Bildjournalismus ist tot, nicht bezahlbar und digitale Publikationen sind nicht umsetzbar – viel wurde seit Markteinführung des iPads fabuliert, wenig Neues und Spannendes produziert. Wie Bildjournalismus dennoch überleben, sich neue Plattformen erarbeiten kann, in brillanter Form, mit gelungener Navigation, beeindruckenden Bildern und sparsam dosierten Videos, zeigt die iPad-App „Der lange Schatten von Tschernobyl“ des deutschen Dokumentarfotografen Gerd Ludwig.
Tätig für GEO, Stern, National Geographic, hat Ludwig über mehr als 20 Jahre die Auswirkungen der Reaktorkatastrophe von Tschernobyl dokumentiert. Hier zeigt er neben Bildern seiner letzten Reise nach Tschernobyl im Frühjahr 2011 auch viele, bislang unveröffentlichte Bilder aus der verstrahlten Zone rund um Pripyat und den zerstörten Reaktor – ergänzt durch zwei Videos, einer Einführung von Gerd Ludwig und einem Essay des Osteuropa-Experten Dr. David Marples.
In zweierlei Hinsicht ist die App ein spannendes Beispiel für die Möglichkeiten Digitalen Publizierens für Bildjournalisten, Photographen und Journalisten: Redaktionelle Konzeption und Gestaltung sind schlicht, aber fundiert, den Bildern untergeordnet. Die notwendigen Fakten liefern dezente Kommentare und Bildunterschriften sowie ein umfangreiche Zusammenstellung digital verfügbarer Publikationen und weiterführender Links. Ohne mit überfrachteter Technik oder Multimedia-Schnickschnack zu protzen, entfalten die Bilder auf dem iPad durch ihre Strahlkraft eine beklemmende Wirkung: Ob Innenansichten des zerstörten Reaktors oder Gesichter von Opfern der Katastrophe von Tschernobyl, zum Greifen nah, in erschreckender Intensität und zum Teil überzeugender, als gedruckte Bilder das könnten.
==============================
→ AUFGABEN
1. Stimmen die Aussagen (a), (b) und (c) mit dem Text über die Tschernobyl-App überein? Antworte jeweils mit Ja oder Nein und zitiere die entscheidenden Worte des Textes. (a) Gerd Ludwig hat die Folgen der Reaktorkatastrophe mehr als zwanzig Jahre lang dokumentiert. (b) Die App enthält drei Videos. (c) Zur App gehört ein Essay von Dr. David Marples.
2. Wann unternahm Gerd Ludwig laut dem Text über die Tschernobyl-App seine letzte Reise nach Tschernobyl?
3. Führe den Text über die Tschernobyl-App im Anschluss an seinen letzten Satz weiter.
Die Datensätze haben eine andere Herkunft als der Text über die Tschernobyl-App.

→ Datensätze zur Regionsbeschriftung
==============================
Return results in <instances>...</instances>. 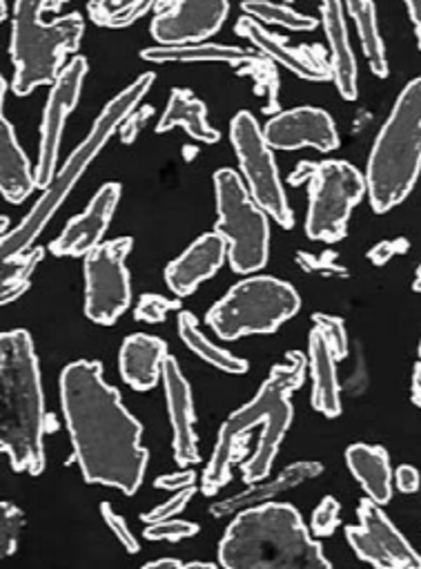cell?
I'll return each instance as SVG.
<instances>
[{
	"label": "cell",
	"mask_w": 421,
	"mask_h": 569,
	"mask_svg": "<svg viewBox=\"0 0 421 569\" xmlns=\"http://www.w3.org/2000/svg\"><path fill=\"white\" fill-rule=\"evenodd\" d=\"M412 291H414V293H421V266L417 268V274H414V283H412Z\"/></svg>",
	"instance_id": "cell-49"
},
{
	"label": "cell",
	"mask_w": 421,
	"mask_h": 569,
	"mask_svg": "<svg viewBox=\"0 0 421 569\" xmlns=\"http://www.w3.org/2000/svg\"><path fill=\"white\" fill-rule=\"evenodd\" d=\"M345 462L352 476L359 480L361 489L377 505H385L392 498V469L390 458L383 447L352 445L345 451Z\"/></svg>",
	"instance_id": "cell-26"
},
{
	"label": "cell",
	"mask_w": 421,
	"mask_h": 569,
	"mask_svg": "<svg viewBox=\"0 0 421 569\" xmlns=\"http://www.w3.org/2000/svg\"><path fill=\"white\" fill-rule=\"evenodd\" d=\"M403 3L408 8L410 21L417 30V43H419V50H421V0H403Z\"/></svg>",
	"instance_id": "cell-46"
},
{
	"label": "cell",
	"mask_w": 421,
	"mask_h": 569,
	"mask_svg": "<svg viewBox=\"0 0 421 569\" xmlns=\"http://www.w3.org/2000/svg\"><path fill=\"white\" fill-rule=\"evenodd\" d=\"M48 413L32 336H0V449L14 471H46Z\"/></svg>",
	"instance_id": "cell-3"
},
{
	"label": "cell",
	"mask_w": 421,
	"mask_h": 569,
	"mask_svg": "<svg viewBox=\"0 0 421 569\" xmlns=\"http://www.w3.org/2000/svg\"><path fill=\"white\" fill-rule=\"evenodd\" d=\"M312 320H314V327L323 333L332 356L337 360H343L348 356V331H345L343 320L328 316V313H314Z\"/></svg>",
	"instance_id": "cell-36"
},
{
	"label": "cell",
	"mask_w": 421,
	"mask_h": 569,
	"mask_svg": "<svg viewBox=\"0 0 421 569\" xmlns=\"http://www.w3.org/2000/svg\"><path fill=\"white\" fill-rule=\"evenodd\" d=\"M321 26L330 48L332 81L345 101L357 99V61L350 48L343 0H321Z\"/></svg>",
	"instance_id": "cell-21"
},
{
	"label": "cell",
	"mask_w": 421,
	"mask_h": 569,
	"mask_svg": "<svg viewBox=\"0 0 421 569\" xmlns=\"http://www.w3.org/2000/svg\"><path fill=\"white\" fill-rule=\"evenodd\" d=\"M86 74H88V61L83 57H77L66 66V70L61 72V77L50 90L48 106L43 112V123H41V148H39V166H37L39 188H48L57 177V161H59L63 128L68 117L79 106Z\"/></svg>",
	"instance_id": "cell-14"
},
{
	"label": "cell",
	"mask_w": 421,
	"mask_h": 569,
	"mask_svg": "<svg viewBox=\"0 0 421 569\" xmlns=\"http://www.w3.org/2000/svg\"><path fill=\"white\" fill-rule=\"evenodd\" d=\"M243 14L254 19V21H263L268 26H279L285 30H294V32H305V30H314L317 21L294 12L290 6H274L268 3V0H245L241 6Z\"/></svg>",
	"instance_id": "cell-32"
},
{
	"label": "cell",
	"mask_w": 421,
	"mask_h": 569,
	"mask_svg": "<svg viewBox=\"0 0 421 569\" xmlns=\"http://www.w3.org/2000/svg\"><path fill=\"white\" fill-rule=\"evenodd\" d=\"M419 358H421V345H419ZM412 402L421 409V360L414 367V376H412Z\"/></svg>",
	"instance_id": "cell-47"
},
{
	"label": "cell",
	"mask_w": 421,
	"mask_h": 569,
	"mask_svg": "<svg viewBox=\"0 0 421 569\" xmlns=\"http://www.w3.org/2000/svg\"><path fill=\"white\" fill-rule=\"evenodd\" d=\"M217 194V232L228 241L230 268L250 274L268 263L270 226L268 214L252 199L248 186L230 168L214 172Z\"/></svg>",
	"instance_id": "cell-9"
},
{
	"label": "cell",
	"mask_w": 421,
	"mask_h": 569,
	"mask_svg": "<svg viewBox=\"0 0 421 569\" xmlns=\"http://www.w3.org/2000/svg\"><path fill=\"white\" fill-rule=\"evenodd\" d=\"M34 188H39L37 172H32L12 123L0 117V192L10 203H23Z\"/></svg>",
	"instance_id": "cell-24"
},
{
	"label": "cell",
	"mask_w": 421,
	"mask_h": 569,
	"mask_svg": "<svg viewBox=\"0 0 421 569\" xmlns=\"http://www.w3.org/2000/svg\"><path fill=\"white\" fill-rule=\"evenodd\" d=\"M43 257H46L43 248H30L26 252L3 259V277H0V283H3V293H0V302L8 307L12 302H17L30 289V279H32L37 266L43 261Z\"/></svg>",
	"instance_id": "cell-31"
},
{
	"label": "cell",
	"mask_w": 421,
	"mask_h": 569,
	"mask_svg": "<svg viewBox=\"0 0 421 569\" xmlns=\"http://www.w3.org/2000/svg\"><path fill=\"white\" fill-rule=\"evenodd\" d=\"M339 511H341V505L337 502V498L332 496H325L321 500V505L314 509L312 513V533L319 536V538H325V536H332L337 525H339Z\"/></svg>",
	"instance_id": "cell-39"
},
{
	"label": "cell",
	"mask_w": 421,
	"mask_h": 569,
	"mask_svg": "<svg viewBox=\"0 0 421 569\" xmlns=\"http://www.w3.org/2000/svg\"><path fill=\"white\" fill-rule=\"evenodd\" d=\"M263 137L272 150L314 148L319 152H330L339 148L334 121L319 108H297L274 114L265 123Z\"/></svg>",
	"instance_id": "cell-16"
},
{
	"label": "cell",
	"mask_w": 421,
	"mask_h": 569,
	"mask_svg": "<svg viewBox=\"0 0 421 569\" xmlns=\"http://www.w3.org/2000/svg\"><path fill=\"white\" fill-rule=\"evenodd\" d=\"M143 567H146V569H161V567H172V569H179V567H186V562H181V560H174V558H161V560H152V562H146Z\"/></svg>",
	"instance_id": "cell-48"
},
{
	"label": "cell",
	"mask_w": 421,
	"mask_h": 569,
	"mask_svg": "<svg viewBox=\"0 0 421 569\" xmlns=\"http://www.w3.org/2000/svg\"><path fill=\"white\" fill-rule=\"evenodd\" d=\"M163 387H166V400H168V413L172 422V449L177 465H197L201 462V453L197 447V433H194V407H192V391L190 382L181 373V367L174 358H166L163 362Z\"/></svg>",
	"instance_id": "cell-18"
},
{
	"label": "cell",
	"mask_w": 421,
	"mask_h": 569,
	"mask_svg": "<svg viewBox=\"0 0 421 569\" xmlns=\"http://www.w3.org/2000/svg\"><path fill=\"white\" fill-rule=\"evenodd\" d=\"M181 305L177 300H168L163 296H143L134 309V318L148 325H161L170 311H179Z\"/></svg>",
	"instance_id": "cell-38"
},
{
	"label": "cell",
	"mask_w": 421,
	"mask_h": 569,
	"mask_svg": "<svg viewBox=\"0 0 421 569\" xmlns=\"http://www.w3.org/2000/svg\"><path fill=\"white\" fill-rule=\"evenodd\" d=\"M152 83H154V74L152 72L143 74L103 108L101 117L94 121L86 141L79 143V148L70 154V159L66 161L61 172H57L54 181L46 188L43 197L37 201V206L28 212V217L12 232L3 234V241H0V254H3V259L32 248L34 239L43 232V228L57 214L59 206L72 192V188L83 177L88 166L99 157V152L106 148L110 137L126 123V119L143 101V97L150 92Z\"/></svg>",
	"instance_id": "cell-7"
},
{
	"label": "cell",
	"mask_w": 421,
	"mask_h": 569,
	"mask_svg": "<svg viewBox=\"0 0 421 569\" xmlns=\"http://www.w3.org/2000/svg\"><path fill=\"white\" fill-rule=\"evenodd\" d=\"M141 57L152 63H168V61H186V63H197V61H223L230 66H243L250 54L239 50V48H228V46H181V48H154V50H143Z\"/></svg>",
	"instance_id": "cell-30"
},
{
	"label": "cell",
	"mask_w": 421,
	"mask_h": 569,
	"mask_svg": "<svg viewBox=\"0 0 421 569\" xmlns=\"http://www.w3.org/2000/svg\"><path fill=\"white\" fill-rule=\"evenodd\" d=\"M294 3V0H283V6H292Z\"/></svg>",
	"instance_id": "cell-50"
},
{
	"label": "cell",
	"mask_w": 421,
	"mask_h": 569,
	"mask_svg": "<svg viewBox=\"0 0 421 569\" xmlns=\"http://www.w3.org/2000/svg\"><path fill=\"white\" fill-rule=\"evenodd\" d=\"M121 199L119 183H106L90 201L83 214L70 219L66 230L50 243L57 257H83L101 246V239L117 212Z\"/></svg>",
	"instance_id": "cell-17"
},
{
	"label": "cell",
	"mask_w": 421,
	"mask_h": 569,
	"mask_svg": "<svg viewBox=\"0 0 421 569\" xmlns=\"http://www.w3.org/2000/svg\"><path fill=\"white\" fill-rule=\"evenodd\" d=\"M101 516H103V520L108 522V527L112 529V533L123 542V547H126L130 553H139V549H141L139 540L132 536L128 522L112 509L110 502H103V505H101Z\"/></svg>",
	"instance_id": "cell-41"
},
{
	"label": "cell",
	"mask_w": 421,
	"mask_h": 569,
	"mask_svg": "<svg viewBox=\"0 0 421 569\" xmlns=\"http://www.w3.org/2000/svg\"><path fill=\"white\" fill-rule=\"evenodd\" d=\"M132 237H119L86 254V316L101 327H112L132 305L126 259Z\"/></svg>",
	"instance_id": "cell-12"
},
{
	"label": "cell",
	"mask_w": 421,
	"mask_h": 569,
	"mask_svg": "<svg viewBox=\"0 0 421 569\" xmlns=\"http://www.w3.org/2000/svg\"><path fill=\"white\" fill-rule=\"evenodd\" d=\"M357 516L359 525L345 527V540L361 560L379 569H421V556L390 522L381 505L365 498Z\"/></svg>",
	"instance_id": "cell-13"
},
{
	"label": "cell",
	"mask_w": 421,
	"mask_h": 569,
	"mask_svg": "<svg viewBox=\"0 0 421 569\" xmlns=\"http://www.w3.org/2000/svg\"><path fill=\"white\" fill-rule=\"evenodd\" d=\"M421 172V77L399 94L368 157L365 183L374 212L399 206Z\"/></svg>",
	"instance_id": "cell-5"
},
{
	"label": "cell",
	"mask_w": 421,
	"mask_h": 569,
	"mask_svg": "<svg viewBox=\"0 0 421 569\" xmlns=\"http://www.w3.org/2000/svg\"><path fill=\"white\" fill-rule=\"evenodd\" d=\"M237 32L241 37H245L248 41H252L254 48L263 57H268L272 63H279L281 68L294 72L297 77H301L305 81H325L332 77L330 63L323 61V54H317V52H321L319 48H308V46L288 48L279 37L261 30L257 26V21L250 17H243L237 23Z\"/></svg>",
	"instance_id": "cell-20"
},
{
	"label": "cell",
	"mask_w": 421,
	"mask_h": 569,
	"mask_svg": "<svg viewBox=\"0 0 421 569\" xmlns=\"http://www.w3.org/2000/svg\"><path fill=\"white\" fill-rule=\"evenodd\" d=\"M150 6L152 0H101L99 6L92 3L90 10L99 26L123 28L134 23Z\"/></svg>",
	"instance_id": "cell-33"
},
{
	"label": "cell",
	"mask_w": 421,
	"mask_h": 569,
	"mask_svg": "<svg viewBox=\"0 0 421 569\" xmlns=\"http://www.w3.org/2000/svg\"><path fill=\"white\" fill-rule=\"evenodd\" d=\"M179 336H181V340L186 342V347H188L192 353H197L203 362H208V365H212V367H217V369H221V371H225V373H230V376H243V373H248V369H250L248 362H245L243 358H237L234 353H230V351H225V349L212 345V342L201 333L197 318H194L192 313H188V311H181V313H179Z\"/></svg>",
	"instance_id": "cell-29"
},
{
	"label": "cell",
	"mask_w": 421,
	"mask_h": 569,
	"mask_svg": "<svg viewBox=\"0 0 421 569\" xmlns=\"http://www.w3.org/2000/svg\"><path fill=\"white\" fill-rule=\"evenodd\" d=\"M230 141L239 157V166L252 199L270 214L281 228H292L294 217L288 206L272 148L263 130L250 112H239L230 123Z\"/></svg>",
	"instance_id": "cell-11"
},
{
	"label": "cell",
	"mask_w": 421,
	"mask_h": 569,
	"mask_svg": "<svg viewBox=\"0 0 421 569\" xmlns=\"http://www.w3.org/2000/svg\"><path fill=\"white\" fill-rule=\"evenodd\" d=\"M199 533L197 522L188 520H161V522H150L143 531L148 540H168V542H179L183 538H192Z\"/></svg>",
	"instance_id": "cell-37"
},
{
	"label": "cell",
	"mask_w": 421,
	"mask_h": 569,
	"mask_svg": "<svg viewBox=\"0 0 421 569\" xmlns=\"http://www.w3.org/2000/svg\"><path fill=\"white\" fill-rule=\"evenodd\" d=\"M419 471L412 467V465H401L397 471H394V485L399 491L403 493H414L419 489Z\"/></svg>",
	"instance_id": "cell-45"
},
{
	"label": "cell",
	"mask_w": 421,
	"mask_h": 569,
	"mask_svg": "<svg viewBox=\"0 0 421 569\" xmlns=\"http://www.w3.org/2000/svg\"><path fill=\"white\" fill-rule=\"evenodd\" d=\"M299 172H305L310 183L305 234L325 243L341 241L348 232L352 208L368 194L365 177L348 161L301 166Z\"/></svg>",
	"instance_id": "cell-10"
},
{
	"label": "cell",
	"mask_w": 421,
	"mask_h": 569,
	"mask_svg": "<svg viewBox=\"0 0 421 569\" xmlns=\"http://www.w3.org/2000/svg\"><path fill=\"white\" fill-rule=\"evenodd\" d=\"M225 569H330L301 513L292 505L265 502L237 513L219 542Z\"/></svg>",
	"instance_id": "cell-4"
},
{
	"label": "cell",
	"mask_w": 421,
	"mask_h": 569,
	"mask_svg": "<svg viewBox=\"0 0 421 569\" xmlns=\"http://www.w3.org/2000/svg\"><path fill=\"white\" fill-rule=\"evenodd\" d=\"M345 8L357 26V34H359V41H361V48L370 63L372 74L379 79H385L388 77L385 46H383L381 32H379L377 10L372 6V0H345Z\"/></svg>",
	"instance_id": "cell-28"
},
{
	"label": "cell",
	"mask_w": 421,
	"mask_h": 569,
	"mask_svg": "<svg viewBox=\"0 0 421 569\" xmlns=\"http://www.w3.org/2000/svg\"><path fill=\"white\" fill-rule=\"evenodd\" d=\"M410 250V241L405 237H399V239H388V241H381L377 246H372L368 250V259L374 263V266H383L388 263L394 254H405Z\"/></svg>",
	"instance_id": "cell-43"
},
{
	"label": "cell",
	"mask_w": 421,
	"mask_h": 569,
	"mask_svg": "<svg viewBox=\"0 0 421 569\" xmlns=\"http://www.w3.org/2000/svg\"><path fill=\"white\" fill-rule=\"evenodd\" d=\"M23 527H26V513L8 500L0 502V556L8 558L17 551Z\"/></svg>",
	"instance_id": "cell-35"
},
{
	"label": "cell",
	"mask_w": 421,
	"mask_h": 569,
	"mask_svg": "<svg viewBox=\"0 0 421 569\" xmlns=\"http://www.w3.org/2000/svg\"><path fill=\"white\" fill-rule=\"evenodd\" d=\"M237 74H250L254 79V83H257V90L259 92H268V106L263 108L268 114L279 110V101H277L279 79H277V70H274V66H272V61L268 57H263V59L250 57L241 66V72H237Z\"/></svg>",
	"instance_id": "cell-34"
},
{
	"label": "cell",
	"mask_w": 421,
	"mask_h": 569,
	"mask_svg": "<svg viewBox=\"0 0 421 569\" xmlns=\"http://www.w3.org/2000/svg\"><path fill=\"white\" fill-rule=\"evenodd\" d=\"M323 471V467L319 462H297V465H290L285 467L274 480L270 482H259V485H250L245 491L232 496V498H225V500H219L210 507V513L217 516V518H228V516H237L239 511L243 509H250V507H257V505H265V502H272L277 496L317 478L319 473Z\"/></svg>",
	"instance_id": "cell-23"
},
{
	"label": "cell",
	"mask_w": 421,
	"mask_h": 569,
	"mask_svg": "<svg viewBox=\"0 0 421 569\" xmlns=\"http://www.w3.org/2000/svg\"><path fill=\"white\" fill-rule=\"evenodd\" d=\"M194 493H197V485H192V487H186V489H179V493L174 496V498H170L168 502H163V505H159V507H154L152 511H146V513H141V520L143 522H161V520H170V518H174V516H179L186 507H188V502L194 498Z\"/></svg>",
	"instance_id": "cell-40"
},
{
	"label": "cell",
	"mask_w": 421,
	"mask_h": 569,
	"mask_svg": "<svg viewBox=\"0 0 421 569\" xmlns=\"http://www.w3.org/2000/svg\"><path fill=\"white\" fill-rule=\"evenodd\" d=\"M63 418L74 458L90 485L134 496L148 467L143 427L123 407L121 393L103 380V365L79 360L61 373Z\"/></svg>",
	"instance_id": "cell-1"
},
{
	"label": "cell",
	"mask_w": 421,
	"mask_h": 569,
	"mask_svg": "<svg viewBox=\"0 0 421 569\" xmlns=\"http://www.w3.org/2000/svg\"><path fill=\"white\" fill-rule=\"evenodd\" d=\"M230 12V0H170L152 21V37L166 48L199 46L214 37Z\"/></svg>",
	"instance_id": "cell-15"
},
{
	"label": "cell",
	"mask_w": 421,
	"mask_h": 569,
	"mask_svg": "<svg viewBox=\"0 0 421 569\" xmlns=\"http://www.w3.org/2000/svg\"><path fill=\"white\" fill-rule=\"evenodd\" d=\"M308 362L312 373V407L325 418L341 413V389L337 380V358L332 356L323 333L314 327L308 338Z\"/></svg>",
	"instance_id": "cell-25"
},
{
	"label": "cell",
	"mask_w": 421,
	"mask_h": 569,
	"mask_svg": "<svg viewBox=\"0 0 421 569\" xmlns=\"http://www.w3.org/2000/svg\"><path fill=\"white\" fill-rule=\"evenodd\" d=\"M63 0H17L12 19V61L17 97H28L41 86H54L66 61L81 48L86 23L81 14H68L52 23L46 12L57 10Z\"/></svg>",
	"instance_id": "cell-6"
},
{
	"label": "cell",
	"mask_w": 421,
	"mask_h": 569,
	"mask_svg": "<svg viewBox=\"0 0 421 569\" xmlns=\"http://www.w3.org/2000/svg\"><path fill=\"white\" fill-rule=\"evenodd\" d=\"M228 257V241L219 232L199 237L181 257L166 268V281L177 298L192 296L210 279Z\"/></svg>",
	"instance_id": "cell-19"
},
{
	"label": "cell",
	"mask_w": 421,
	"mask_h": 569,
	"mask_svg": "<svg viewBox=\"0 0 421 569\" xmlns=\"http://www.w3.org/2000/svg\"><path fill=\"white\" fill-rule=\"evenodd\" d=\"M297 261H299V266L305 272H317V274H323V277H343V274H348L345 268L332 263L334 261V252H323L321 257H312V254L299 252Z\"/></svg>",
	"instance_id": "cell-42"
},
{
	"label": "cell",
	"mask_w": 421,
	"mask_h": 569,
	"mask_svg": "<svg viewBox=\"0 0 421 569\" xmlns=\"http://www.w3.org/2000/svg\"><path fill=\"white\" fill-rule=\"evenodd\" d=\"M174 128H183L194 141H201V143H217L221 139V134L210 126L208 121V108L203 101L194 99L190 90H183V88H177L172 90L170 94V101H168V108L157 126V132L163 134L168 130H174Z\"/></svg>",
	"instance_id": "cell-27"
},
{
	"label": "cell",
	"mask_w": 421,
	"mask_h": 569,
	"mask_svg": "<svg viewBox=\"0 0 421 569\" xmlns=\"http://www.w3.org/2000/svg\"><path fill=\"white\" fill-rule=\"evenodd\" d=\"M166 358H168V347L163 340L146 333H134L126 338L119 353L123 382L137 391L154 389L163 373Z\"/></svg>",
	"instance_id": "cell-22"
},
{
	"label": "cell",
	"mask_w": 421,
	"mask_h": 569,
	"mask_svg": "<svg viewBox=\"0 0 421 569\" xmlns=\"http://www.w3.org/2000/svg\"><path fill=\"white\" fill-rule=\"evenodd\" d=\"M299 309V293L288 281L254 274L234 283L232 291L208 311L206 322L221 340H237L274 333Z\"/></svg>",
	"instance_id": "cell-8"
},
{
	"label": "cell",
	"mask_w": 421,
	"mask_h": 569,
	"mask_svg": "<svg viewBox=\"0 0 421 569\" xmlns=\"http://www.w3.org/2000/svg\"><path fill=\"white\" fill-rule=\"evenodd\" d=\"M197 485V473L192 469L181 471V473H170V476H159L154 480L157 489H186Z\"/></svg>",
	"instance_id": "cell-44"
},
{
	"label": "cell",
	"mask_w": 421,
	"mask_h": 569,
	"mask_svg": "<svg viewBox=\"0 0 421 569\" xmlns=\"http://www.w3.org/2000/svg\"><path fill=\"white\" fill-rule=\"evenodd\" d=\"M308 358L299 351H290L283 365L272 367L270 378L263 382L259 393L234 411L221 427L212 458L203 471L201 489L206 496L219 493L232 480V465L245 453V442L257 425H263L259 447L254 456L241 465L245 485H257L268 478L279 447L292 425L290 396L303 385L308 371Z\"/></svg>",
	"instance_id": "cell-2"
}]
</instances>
==============================
→ LÖSUNGEN
1.
(a) Ja: „hat Ludwig über mehr als 20 Jahre die Auswirkungen der Reaktorkatastrophe von Tschernobyl dokumentiert“
(b) Nein: „ergänzt durch zwei Videos“
(c) Ja: „einem Essay des Osteuropa-Experten Dr. David Marples“

2. Im Frühjahr 2011.

3.
Die Geschichte der Produktion ist fast noch spannender als ihr Resultat: Weil in der Medienberichterstattung kaum noch Etats zur Umsetzung solcher Projekte wie „Der lange Schatten von Tschernobyl“ existieren, hat sich Gerd Ludwig auf die Suche nach anderen Finanzierungsmöglichkeiten gemacht. Im Vorfeld des 25. Jahrestages von Tschernobyl hat sich der Dokumentarfotograf über die Plattform Kickstarter an die Öffentlichkeit gewandt, sein Langzeitprojekt dort vorgestellt und um Hilfe für dessen Finanzierung gebeten. Erfolgreich: Insgesamt 435 Spender haben gemeinsam fast das Doppelte der kalkulierten Kosten aufgebracht und es Gerd Ludwig ermöglicht, im Frühjahr 2011 insgesamt fünf Wochen in der verstrahlten Zone rund um Tschernobyl zu arbeiten.
Die englischsprachige App, eine Gemeinschaftsproduktion von Gerd Ludwig und dem neuen Verlag Lightbox Press, der sich auf digitale Fotobücher spezialisiert hat, ist im iTunes-Store für 5,49€ erhältlich. (Download mit leistungsfähiger Datenleitung empfohlen!)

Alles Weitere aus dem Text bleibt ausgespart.